══ Records to use ══

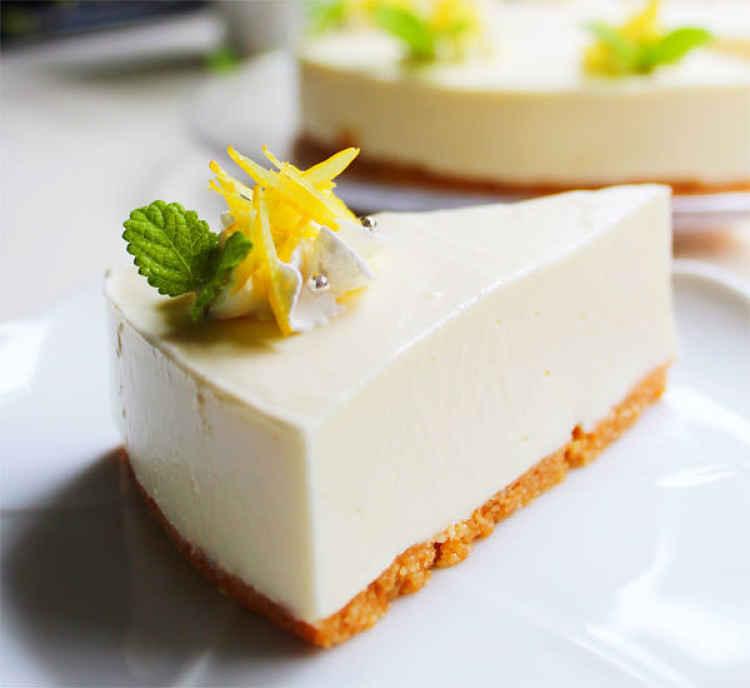 Pedaço de cheesecake de tofu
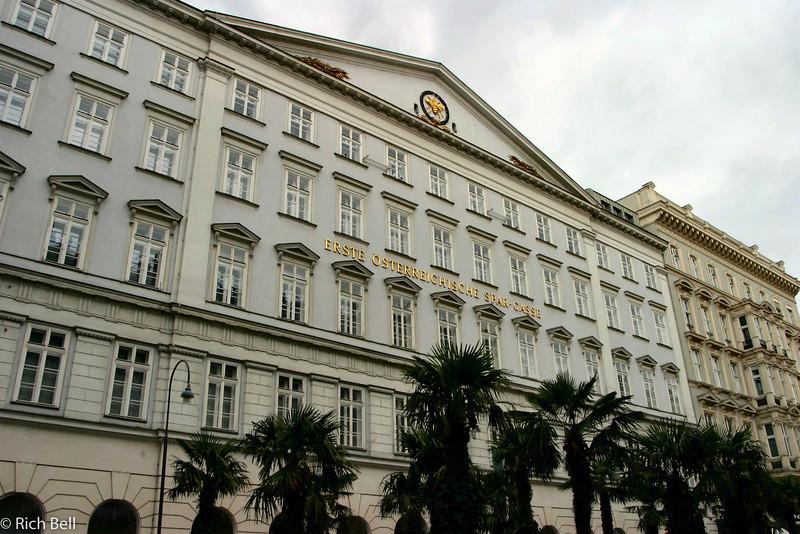 20040925Bank Blding in Vienna Austria0370
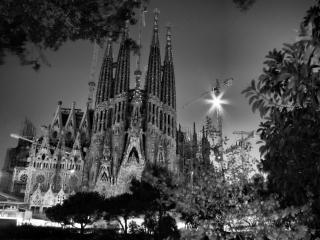 Bauarbeiter schwarz weiß  Schwarz-Weiß-Kathedrale | Download der kostenlosen Fotos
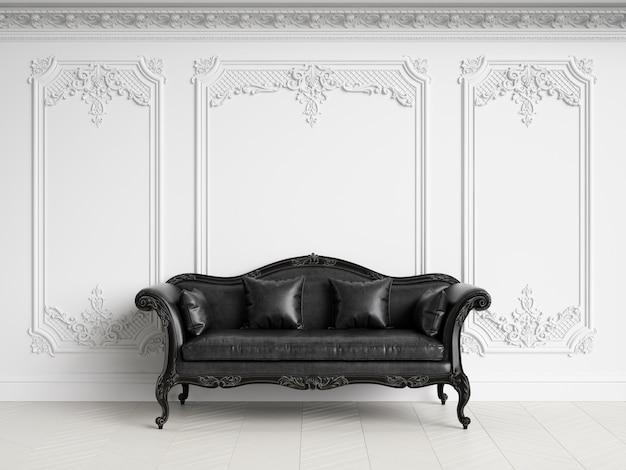 Divano classico in interni classici con spazio di copia. gamma in bianco e nero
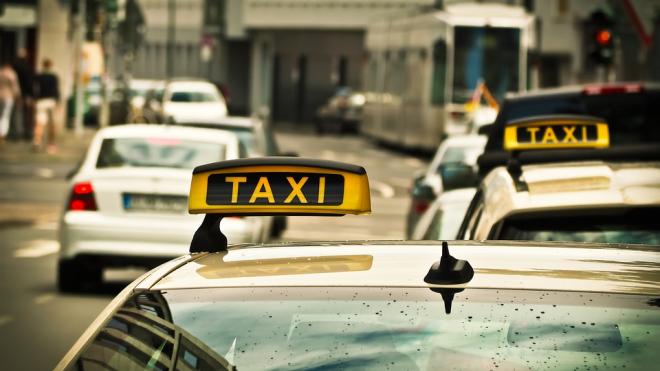 """В России хотят запретить водителям онлайн сервисов называть себя """"таксистами"""""""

═══

→ What to do:
Please copy only the lines from the one that contains "Bauarbeiter schwarz weiß" through the last line of the records, exactly, and keep every picture out of the copy.

→ Answer area:
 Bauarbeiter schwarz weiß  Schwarz-Weiß-Kathedrale | Download der kostenlosen Fotos
 Divano classico in interni classici con spazio di copia. gamma in bianco e nero
 """В России хотят запретить водителям онлайн сервисов называть себя """"таксистами"""""""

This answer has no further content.